## TASK ITEM
Reproduce the entries that follow precisely, setting aside any images.

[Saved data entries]
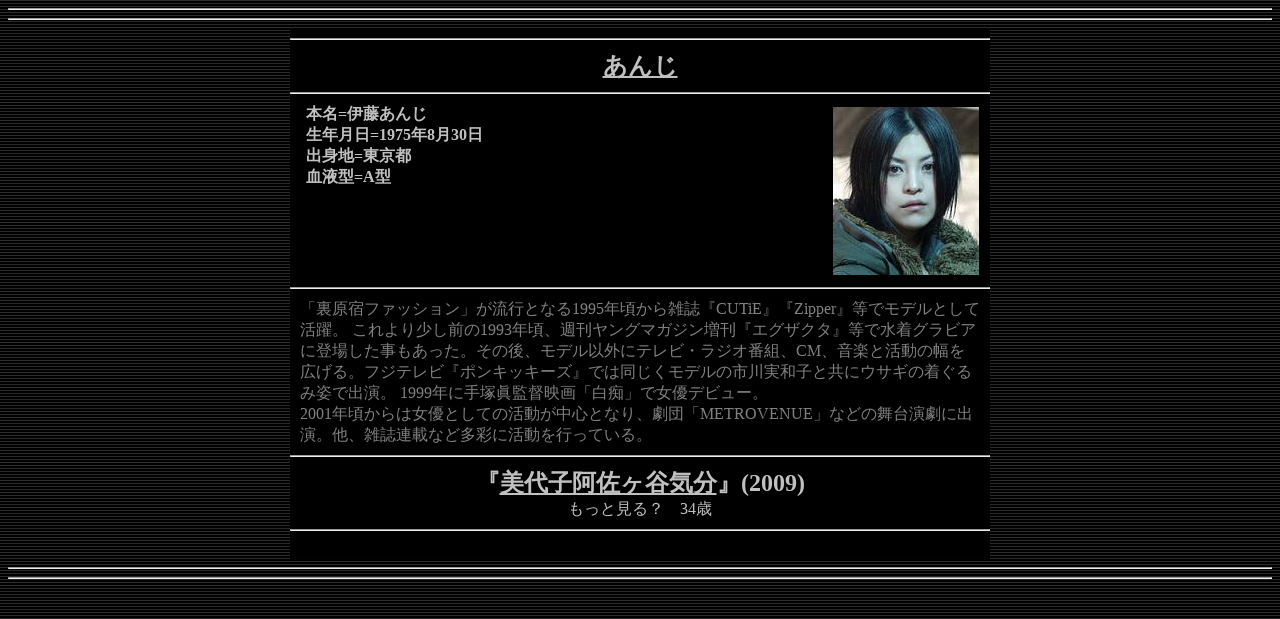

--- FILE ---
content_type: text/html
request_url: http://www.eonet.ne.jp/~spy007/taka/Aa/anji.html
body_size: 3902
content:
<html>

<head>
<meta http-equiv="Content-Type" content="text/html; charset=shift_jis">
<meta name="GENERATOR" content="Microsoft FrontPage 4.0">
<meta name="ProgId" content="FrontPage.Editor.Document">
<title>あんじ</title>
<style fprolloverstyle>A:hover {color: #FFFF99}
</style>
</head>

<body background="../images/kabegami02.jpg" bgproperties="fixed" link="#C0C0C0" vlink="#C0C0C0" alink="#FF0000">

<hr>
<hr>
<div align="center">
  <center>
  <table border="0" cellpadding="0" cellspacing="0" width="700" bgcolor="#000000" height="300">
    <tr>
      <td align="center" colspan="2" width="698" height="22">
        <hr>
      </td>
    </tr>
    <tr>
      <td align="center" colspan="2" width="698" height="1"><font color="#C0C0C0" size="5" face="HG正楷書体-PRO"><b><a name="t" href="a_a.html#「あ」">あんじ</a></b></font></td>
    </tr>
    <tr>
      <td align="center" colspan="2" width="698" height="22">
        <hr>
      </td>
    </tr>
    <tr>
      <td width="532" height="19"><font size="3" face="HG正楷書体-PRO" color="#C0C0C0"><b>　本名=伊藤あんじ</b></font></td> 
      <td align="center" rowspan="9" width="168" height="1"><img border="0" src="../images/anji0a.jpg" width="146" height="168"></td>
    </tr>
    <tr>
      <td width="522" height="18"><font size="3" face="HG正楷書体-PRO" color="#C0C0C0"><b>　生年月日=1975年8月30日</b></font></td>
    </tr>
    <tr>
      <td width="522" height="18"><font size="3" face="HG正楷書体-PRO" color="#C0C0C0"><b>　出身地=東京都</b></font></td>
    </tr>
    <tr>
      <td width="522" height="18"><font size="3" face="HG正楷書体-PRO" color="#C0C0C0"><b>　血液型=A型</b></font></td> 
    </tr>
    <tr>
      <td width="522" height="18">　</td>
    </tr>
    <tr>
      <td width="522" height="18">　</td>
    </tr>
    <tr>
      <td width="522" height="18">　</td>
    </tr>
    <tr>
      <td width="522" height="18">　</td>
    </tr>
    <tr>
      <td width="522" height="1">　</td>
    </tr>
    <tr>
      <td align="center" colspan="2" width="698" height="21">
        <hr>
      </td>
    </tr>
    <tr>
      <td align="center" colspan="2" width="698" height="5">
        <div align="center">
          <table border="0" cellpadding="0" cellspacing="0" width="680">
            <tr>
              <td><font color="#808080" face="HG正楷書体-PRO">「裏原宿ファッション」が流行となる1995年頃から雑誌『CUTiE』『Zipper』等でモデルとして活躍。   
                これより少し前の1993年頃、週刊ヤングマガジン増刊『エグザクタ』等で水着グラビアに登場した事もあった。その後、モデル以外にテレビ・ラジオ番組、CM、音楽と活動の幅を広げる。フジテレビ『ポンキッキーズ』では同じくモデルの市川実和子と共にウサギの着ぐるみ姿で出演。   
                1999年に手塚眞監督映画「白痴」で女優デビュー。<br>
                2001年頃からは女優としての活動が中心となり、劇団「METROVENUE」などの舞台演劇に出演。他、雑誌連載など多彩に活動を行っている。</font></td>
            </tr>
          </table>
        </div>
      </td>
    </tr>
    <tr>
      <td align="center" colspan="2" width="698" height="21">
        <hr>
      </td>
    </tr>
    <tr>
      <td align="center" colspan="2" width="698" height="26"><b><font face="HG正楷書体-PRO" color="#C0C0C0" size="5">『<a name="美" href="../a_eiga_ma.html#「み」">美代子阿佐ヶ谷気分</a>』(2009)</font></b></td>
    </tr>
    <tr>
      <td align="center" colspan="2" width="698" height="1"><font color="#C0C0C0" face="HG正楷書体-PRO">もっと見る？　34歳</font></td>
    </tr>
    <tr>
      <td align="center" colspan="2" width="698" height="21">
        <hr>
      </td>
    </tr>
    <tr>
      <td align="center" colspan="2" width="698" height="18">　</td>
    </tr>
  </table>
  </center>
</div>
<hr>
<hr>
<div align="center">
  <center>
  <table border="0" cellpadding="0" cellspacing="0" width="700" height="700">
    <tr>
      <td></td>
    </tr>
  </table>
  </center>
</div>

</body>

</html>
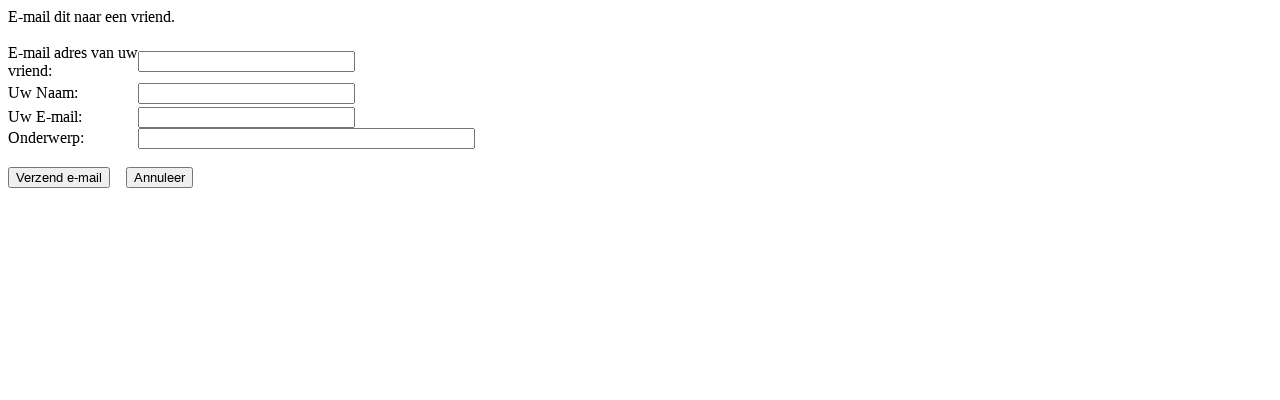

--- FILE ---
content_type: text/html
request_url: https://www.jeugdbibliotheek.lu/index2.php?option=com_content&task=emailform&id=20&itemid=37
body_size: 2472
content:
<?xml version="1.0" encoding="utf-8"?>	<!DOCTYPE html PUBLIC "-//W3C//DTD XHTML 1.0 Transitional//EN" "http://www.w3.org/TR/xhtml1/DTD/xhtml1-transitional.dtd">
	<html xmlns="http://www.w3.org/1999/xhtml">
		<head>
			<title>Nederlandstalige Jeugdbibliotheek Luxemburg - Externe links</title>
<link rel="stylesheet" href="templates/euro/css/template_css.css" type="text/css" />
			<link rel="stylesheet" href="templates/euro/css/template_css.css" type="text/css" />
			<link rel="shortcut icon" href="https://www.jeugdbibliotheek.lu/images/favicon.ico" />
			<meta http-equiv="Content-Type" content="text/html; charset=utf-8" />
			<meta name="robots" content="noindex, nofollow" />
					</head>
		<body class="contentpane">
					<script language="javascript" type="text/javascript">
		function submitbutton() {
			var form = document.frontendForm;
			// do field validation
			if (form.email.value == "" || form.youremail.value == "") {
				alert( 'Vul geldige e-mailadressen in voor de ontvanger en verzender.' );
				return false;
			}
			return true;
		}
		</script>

## SOLUTION TO THE EXERCISE
--- FILE ---
content_type: text/html
request_url: http://www.eonet.ne.jp/~spy007/taka/Aa/anji.html
body_size: 3902
content:
<html>

<head>
<meta http-equiv="Content-Type" content="text/html; charset=shift_jis">
<meta name="GENERATOR" content="Microsoft FrontPage 4.0">
<meta name="ProgId" content="FrontPage.Editor.Document">
<title>あんじ</title>
<style fprolloverstyle>A:hover {color: #FFFF99}
</style>
</head>

<body background="../images/kabegami02.jpg" bgproperties="fixed" link="#C0C0C0" vlink="#C0C0C0" alink="#FF0000">

<hr>
<hr>
<div align="center">
  <center>
  <table border="0" cellpadding="0" cellspacing="0" width="700" bgcolor="#000000" height="300">
    <tr>
      <td align="center" colspan="2" width="698" height="22">
        <hr>
      </td>
    </tr>
    <tr>
      <td align="center" colspan="2" width="698" height="1"><font color="#C0C0C0" size="5" face="HG正楷書体-PRO"><b><a name="t" href="a_a.html#「あ」">あんじ</a></b></font></td>
    </tr>
    <tr>
      <td align="center" colspan="2" width="698" height="22">
        <hr>
      </td>
    </tr>
    <tr>
      <td width="532" height="19"><font size="3" face="HG正楷書体-PRO" color="#C0C0C0"><b>　本名=伊藤あんじ</b></font></td> 
      <td align="center" rowspan="9" width="168" height="1"><img border="0" src="../images/anji0a.jpg" width="146" height="168"></td>
    </tr>
    <tr>
      <td width="522" height="18"><font size="3" face="HG正楷書体-PRO" color="#C0C0C0"><b>　生年月日=1975年8月30日</b></font></td>
    </tr>
    <tr>
      <td width="522" height="18"><font size="3" face="HG正楷書体-PRO" color="#C0C0C0"><b>　出身地=東京都</b></font></td>
    </tr>
    <tr>
      <td width="522" height="18"><font size="3" face="HG正楷書体-PRO" color="#C0C0C0"><b>　血液型=A型</b></font></td> 
    </tr>
    <tr>
      <td width="522" height="18">　</td>
    </tr>
    <tr>
      <td width="522" height="18">　</td>
    </tr>
    <tr>
      <td width="522" height="18">　</td>
    </tr>
    <tr>
      <td width="522" height="18">　</td>
    </tr>
    <tr>
      <td width="522" height="1">　</td>
    </tr>
    <tr>
      <td align="center" colspan="2" width="698" height="21">
        <hr>
      </td>
    </tr>
    <tr>
      <td align="center" colspan="2" width="698" height="5">
        <div align="center">
          <table border="0" cellpadding="0" cellspacing="0" width="680">
            <tr>
              <td><font color="#808080" face="HG正楷書体-PRO">「裏原宿ファッション」が流行となる1995年頃から雑誌『CUTiE』『Zipper』等でモデルとして活躍。   
                これより少し前の1993年頃、週刊ヤングマガジン増刊『エグザクタ』等で水着グラビアに登場した事もあった。その後、モデル以外にテレビ・ラジオ番組、CM、音楽と活動の幅を広げる。フジテレビ『ポンキッキーズ』では同じくモデルの市川実和子と共にウサギの着ぐるみ姿で出演。   
                1999年に手塚眞監督映画「白痴」で女優デビュー。<br>
                2001年頃からは女優としての活動が中心となり、劇団「METROVENUE」などの舞台演劇に出演。他、雑誌連載など多彩に活動を行っている。</font></td>
            </tr>
          </table>
        </div>
      </td>
    </tr>
    <tr>
      <td align="center" colspan="2" width="698" height="21">
        <hr>
      </td>
    </tr>
    <tr>
      <td align="center" colspan="2" width="698" height="26"><b><font face="HG正楷書体-PRO" color="#C0C0C0" size="5">『<a name="美" href="../a_eiga_ma.html#「み」">美代子阿佐ヶ谷気分</a>』(2009)</font></b></td>
    </tr>
    <tr>
      <td align="center" colspan="2" width="698" height="1"><font color="#C0C0C0" face="HG正楷書体-PRO">もっと見る？　34歳</font></td>
    </tr>
    <tr>
      <td align="center" colspan="2" width="698" height="21">
        <hr>
      </td>
    </tr>
    <tr>
      <td align="center" colspan="2" width="698" height="18">　</td>
    </tr>
  </table>
  </center>
</div>
<hr>
<hr>
<div align="center">
  <center>
  <table border="0" cellpadding="0" cellspacing="0" width="700" height="700">
    <tr>
      <td></td>
    </tr>
  </table>
  </center>
</div>

</body>

</html>

--- FILE ---
content_type: text/html
request_url: https://www.jeugdbibliotheek.lu/index2.php?option=com_content&task=emailform&id=20&itemid=37
body_size: 2472
content:
<?xml version="1.0" encoding="utf-8"?>	<!DOCTYPE html PUBLIC "-//W3C//DTD XHTML 1.0 Transitional//EN" "http://www.w3.org/TR/xhtml1/DTD/xhtml1-transitional.dtd">
	<html xmlns="http://www.w3.org/1999/xhtml">
		<head>
			<title>Nederlandstalige Jeugdbibliotheek Luxemburg - Externe links</title>
<link rel="stylesheet" href="templates/euro/css/template_css.css" type="text/css" />
			<link rel="stylesheet" href="templates/euro/css/template_css.css" type="text/css" />
			<link rel="shortcut icon" href="https://www.jeugdbibliotheek.lu/images/favicon.ico" />
			<meta http-equiv="Content-Type" content="text/html; charset=utf-8" />
			<meta name="robots" content="noindex, nofollow" />
					</head>
		<body class="contentpane">
					<script language="javascript" type="text/javascript">
		function submitbutton() {
			var form = document.frontendForm;
			// do field validation
			if (form.email.value == "" || form.youremail.value == "") {
				alert( 'Vul geldige e-mailadressen in voor de ontvanger en verzender.' );
				return false;
			}
			return true;
		}
		</script>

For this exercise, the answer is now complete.